The in-bounds incidents are interesting, showing the difficulty resorts have in performing avalanche control during very snowy winters. (The ski patrol triggers avalanches from atop ridges by simply skiing across them or using explosives.) This year, October snows and rain were followed by a dry November, then the heavy snows of December, which fell on a rotten, unstable base that can be likened to a house of cards.
It was -64F (that’s 64 “below zero”) in a little burg called Chicken, Alaska, the other day, which certainly frosted some feathers. In Salmon lately the coldest it’s been was a relatively balmy 11 below one morning. But I have electric baseboard heat, and I’m not looking forward to my next electric bill, due in late January, which will include the kilowatts consumed during our frigid Christmas and New Year’s billing period. Though I’m doing everything I can to cut energy costs, including having put heavy plastic on some windows, and turning down the thermostat at night, as I sleep in pajamas, thick socks, a sweatshirt and a ski hat, the latter marvelous for discouraging drafts on the scalp and ears. I can’t sleep when my head is cold.
It’s been consistently cold enough to bring ice floes down the swiftly running Salmon River. During the coldest days last month it turned into a sluggish, hissing tide of slush like a floating Slurpee. The river normally emits a sucking-gurgling sound, and a sharp crackling over gravel bars, so to stand on the bridge at Island Park in Salmon and hear that steady snake-hiss is eerie.

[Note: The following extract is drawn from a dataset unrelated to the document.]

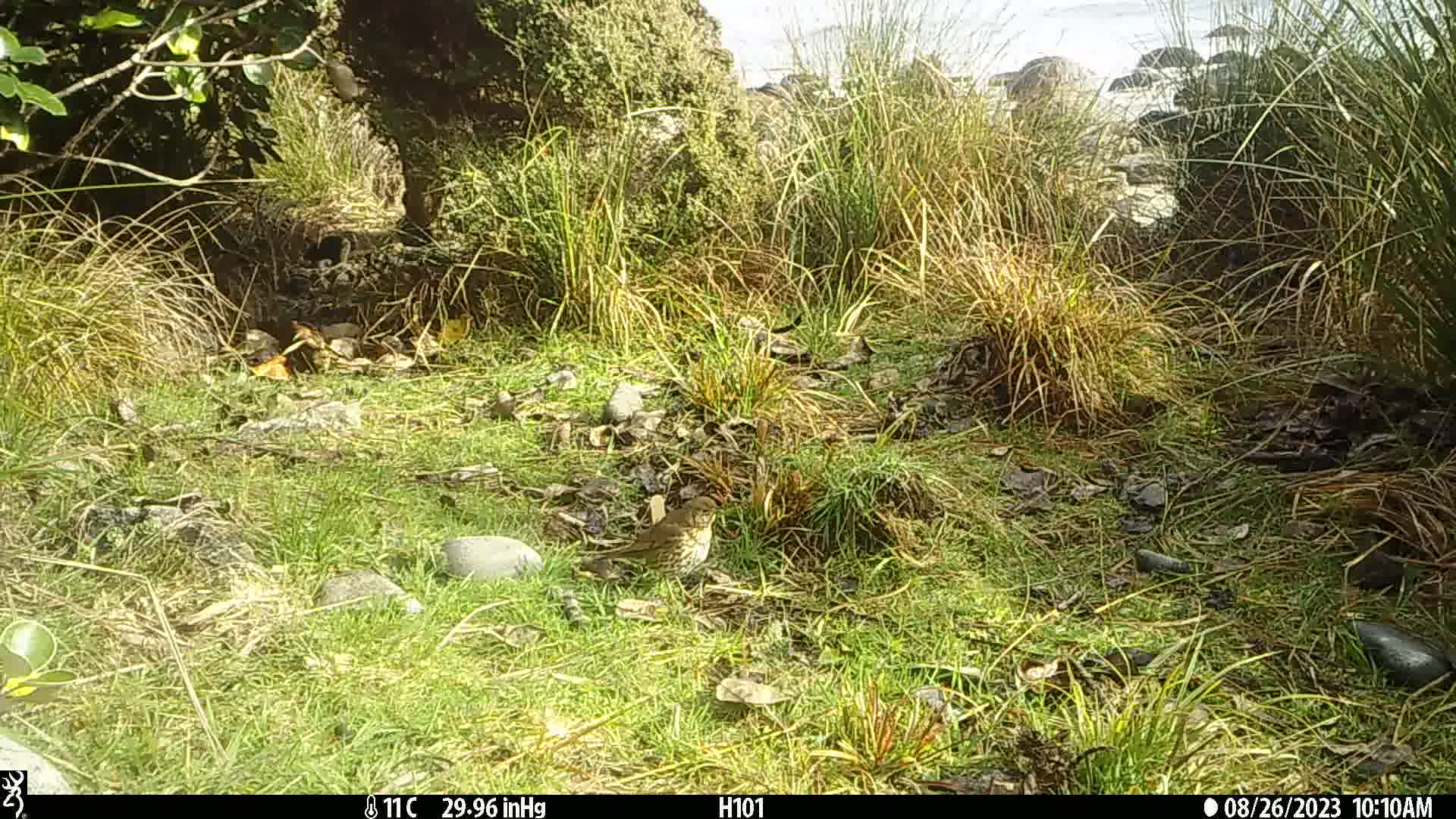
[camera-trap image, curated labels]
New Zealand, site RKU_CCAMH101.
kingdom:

Bald eagles winter along the river, as they do along rivers throughout the West. There in the skeletal branches of cottonwood trees our national symbol motionlessly perches with eagle eyes cast downward looking for fish in the shallows. On a recent trip with a friend fifty miles upriver to Challis, Idaho, the road hugged the river and I counted four along the way. They’re easy to spot in the bare branches of the trees. You first notice a solid, black compact form about eighteen inches tall. Then, with binoculars you see the noble white head, yellow beak, and glaring yellow eyes with black pupils; the head still, then abruptly darting from side to side as those powerful eyes examine the world of prey. One of the four took flight while we watched. The bird pushed down hard off the branch as if it were a diving board, and simultaneously the great wings unfolded and embraced the air upward as if reaching for God. Then it was aloft and on the hunt, wings pumping against the bitter wind.
At night I lie in bed all bundled up and I think about those stoic eagles roosting in the river woods, subzero breezes ruffling their tousled white heads, falling snow sifting down through the branches. Any animal with such an intense gaze must possess a shrewd brain behind those eyes.
I wonder if they ever contemplate “climate change.”